> **Цель задания**
Ответьте, пожалуйста: в каком возрасте, по данным страницы о битниках, умер Питер Орловски?

> **Страница**
━━━━━━━━
Гостевой отсек

Геннадий Кацов. В гостях у Аллена Гинзберга, или Андрей Вознесенский и Питер Орловски: первый и последний битники одной эпохи

Они умерли один за другим, в 2010 году, 31 мая и 1 июня: Питер Орловски (Peter Orlovsky), затерявшийся в тени своего легендарного любовника Аллена Гинзберга, но всегда почетно упоминаемый рядом с именами Берроуза, Ферлингетти, Керуака, Ашбери, Корсо; и Андрей Вознесенский.

Яркие, знаковые, легендарные поэты, вошедшие в литэнциклопедии и мартирологи еще и как представители «разбитого», как называли его иногда по-русски, поколения (beat generation), которое провозгласило свободную любовь и кайф наркотических трипов, расслабленную манеру сквернословить публично и клясться в любви к буддизму вкупе с сектантскими рок-мантрами фанов Вудстока и цитатами из Торо и Эмерсона бродяг Гринвич-Виллиджа:


Обожаю Гринич-Вилидж

В саркастических значках.

Это кто мохнатый вылез,

Как мошна в ночных очках?

Это Аллен, Аллен, Аллен!

Над смертельным карнавалом,

Аллен, выскочи в исподнем!

Бог – ирония сегодня.

Как библейский афоризм

Гениальное: «Вались!»

(А. Вознесенский, «Нью-Йоркские значки»)


Видимо, есть в этом некая символика: один из первых поэтов поколения битников в СССР Андрей Вознесенский умирает на следующий день после смерти одного из последних именитых американских битников, шестидесятника Питера Орловски.

Поколение это стремительно уходит, и с годами все больше осознаешь, до чего они, шестидесятники, были пропагандистски похожи.

Живя в разных полушариях, они говорили по-русски и по-английски, в общем-то, на одном понятийном языке. С середины 1950-х – одни и те же громкие банальности, революционные про зрения, невероятные рифмы, авангардные формы, линялые джинсы: «…когда я попал в Америку в 60-е годы, я увидел, что битники ходили так же, как и мы в Москве.» (Интервью с А. Вознесенским, «Коммерсантъ», 1997 г. http://www.kommersant.ru/doc/182992)

Схожие призывы поэтических лириков и пацифистов-физиков под одни и те же гитарные аккорды, под джойнты с канабисом и поцелуи взасос. Со скандалами, громкими и грязными, обязательно в общенациональной прессе, с обвинениями в адрес правительств, военных баз, консерваторов, обывателей, буржуев, рябчиков и ананасов:


Мы – битники. Среди хулы

мы, как зверёныши, волчата,

Скандалы точно кандалы

За нами с лязгом волочатся.

(А.Вознесенский, «Монолог битника»)


Орловски умер 31 мая 2010 года, в возрасте 76 лет. Одиноко скончался от рака легких в уездном городе Williston, VT. Если бы его не доконал рак, поэт Питер Орловски продолжил бы бороться с прогрессирующим диабетом и последствиями бурной молодости – наркотической и алкогольной зависимостями.
━━━━━━━━
> **Перечень записей**

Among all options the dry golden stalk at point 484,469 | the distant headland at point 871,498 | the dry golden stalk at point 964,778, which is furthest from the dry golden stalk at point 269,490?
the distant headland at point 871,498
━━━━━━━━
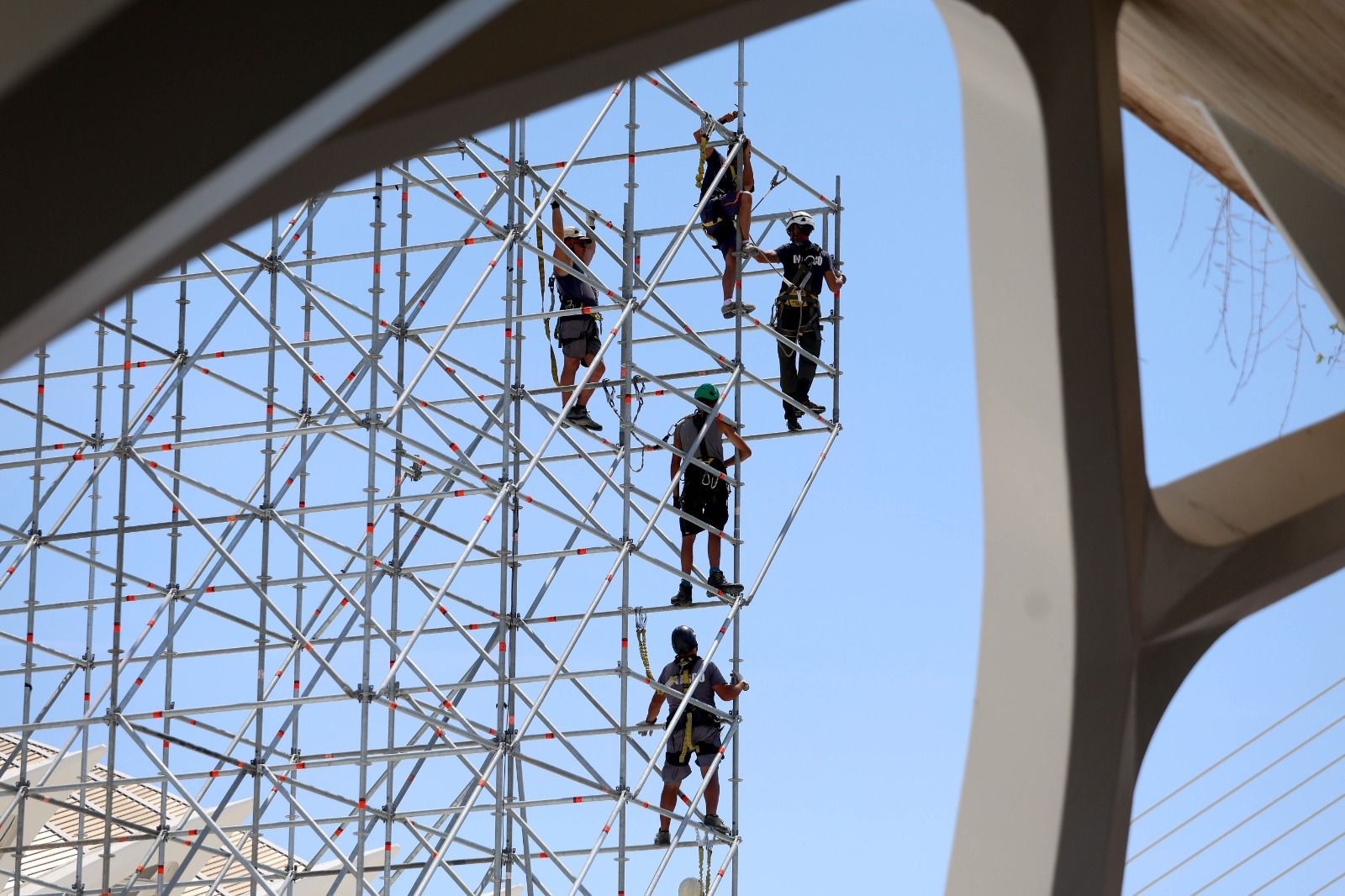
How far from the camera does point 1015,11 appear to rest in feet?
━━━━━━━━
> **Правильный ответ**
В возрасте 76 лет.